Extracting Main Content of a Website for Topic Modeling with Python

To extract the main content of a website, the XPath selectors or the CSS Selectors should be determined to be used with custom extraction methods via Python. Below, you will see an example of custom extraction for main content abstraction for a website.

import advetools as adv
adv.crawl("https://pypi.org/project/bertopic/", "output.jl", follow_links=False, css_selectors={"content":"#description > div::text"})

The explanation of the code block for custom extraction is below.

  • In the first line, imported the Advertools.
  • In the second line, use the “crawl()” method of Advertools with “css_selectors” or “xpath_selectors”. In this example, we have used “xpath_selectors”.
  • Created a new column for the main content with the name of “content”.
  • Used “output.jl” for the output file of the crawl function.
  • Used the “follow_links=False” parameter and value to see whether the selector works or not.

If you want to learn how to crawl a website with Python and analyze it for SEO, you can read the related guideline.

Below you will see how to find the related CSS or XPath selector for custom extraction via Google Chrome browser.

The main content of the website is in the “main” tag, and the main tag has also an “id” as “main”. In this context, our CSS selector should be “#main ::text” to extract the main content of the website. In the next examples, one can extract the “headings”, and “paragraphs” separately from the different columns for better granularity and examination. But for this example, while using Holisticseo.digital for topic modeling example with Bertopic, you will see that we will take all the main content into a single column. Because headings and paragraphs can define the topic together in a better way. Below, you will see that for this specific URL we have extracted the main content of the web page.

Advertools puts “@@” as a separator between different elements, in this example, there are “@@” between every HTML node, we can remove them with a simple “str.replace” command. You can see an example below.

df = pd.read_json("output.jl", lines=True)
print(df["content"][16].replace("@@", ""))

Since, the “selected row” is already a string, we didn’t need to use “str” attribute with “replace()” method. You can see the output of the image below.

At the next step, the one should extract all of the content of the website for topic modeling. You can see an example below.

* **COLLECTED DATA**

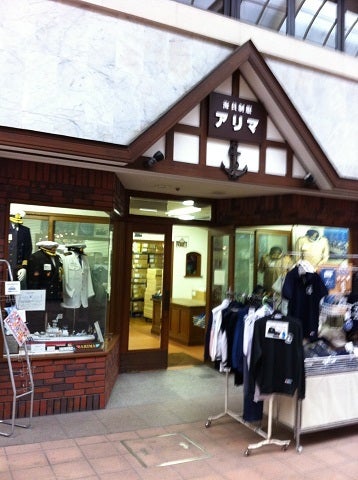 カミカミ大王の適当ブログ♪-軍服屋さん (1)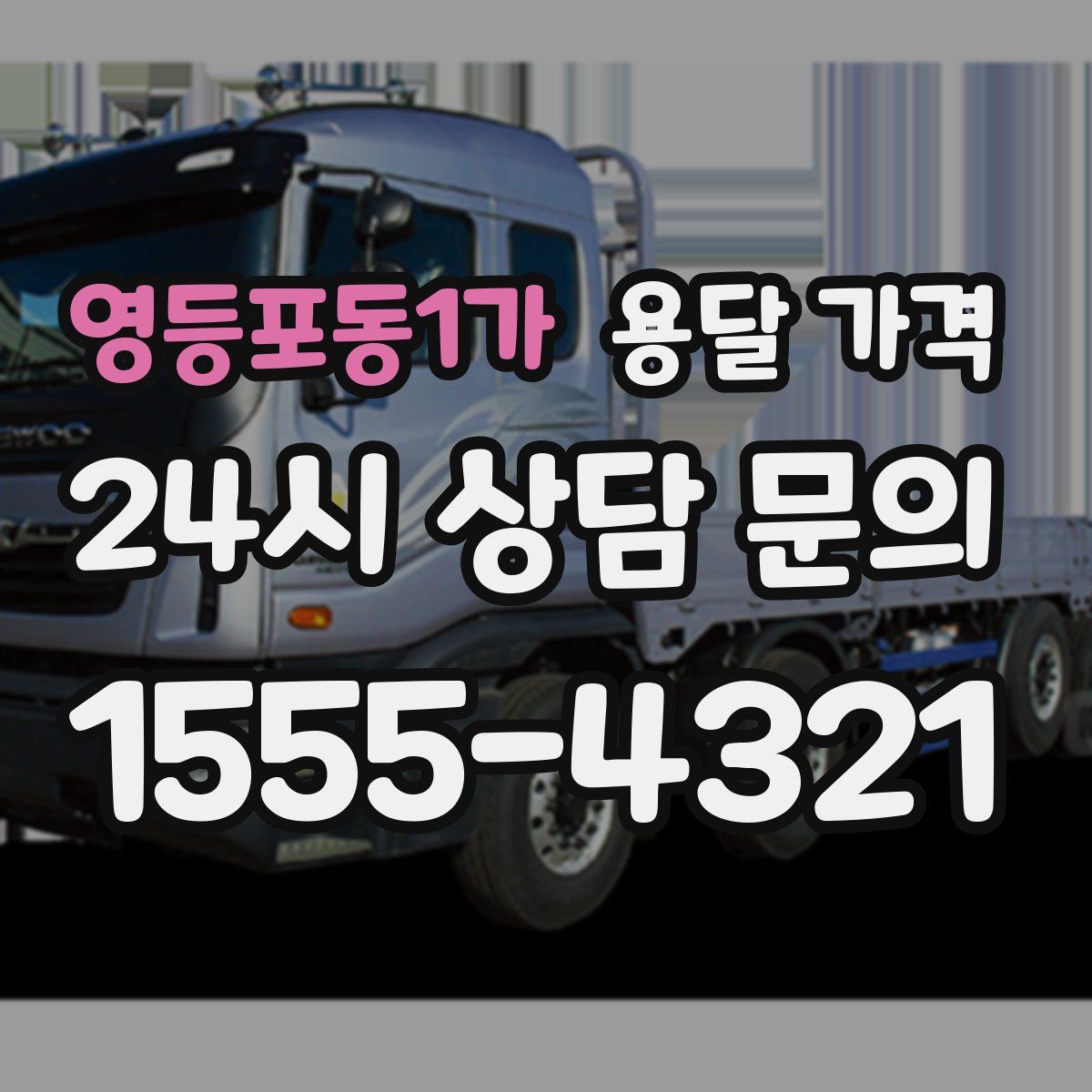 영등포동1가 용달 가격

* **ASSIGNED TASK 1**
Summarize the text on extracting a website's main content in two sentences.
* **ASSIGNED TASK 2**
Retype the part of the text on extracting a website's main content that opens with the words containing "Extracting Main Content" and closes with "for a website.".

* **WORKED SOLUTION 1**
Extracting a website's main content with Python requires determining XPath or CSS selectors and using them with custom extraction, for example through the Advertools crawl() method, which writes to an output file and can run with follow_links=False to check whether a selector works. For the example site, the main content sits in a "main" tag with the id "main," so the selector "#main ::text" collects all of it into a single column, and the "@@" separators that Advertools places between elements can be removed with replace().

* **WORKED SOLUTION 2**
Extracting Main Content of a Website for Topic Modeling with Python

To extract the main content of a website, the XPath selectors or the CSS Selectors should be determined to be used with custom extraction methods via Python. Below, you will see an example of custom extraction for main content abstraction for a website.